Your answer should be every line of the records that contains the word "name".
------ DATA UNDER STUDY ------
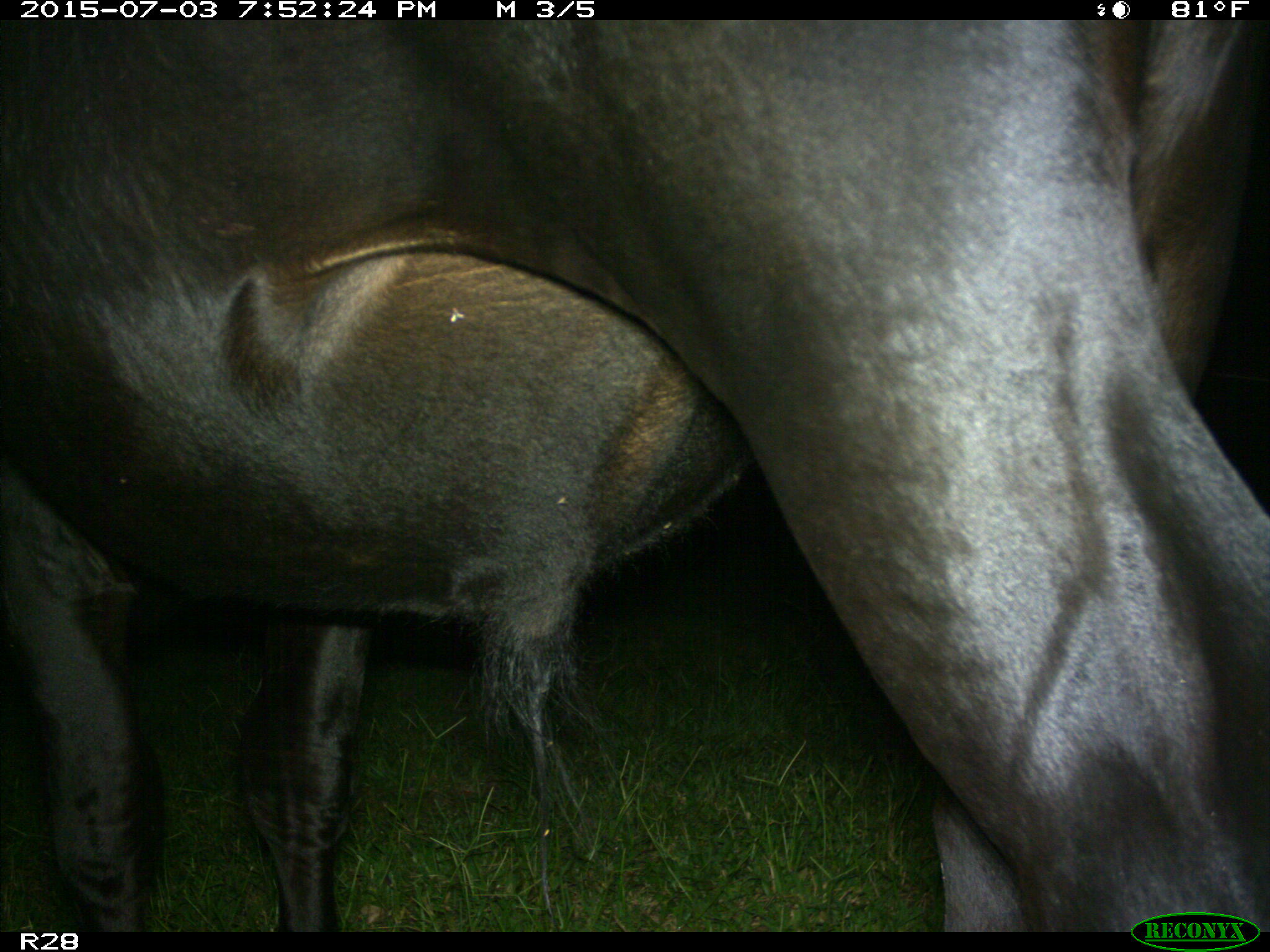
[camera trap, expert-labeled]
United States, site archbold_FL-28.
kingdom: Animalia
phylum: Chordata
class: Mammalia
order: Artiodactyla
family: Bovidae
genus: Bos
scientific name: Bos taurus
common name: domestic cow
------
------ DATA UNDER STUDY ------
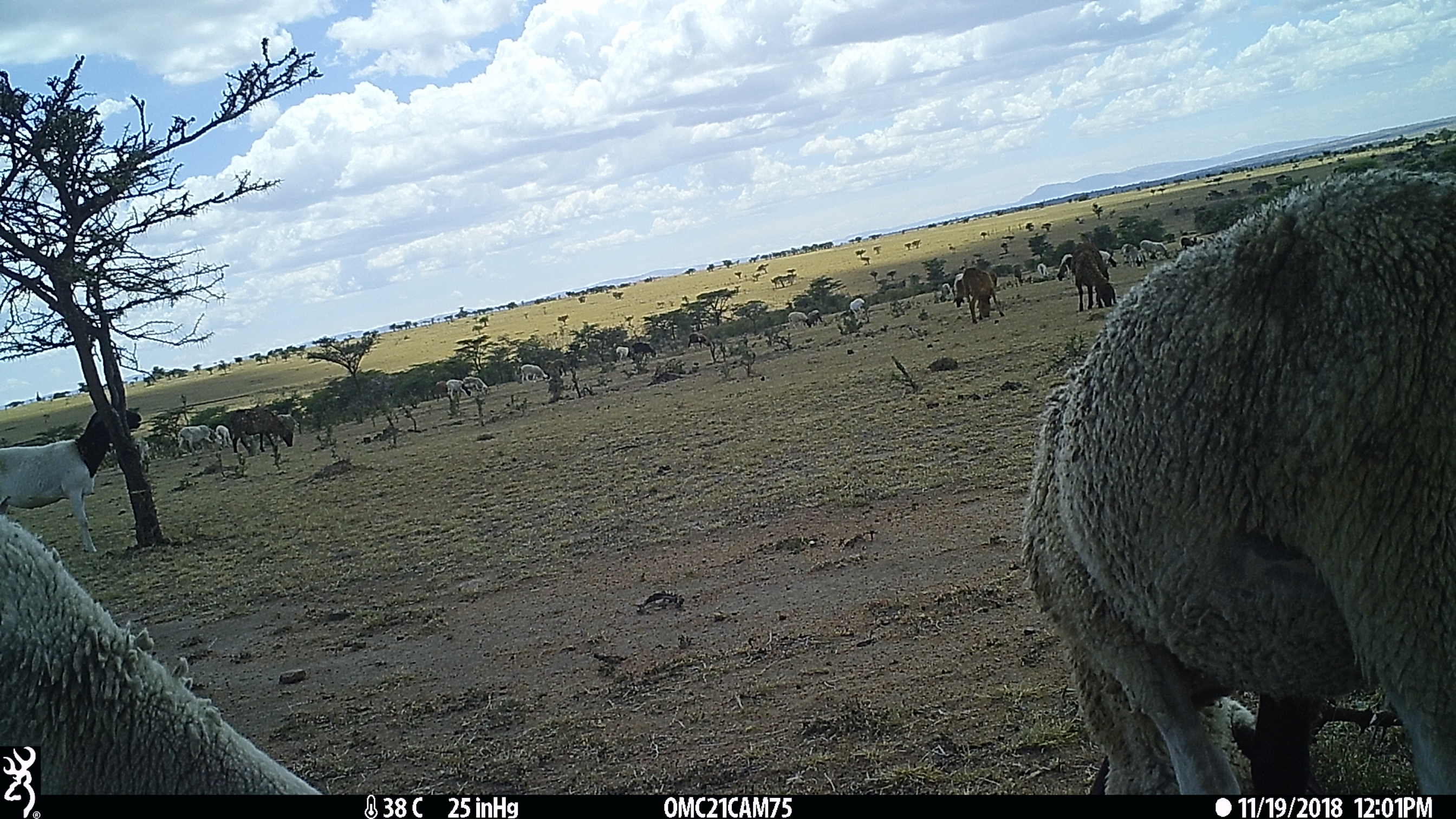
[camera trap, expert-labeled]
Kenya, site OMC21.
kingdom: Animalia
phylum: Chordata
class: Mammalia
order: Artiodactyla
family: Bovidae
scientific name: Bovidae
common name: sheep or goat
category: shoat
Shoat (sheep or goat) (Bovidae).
------
RESULT OF THIS EXERCISE
scientific name: Bos taurus
common name: domestic cow
scientific name: Bovidae
common name: sheep or goat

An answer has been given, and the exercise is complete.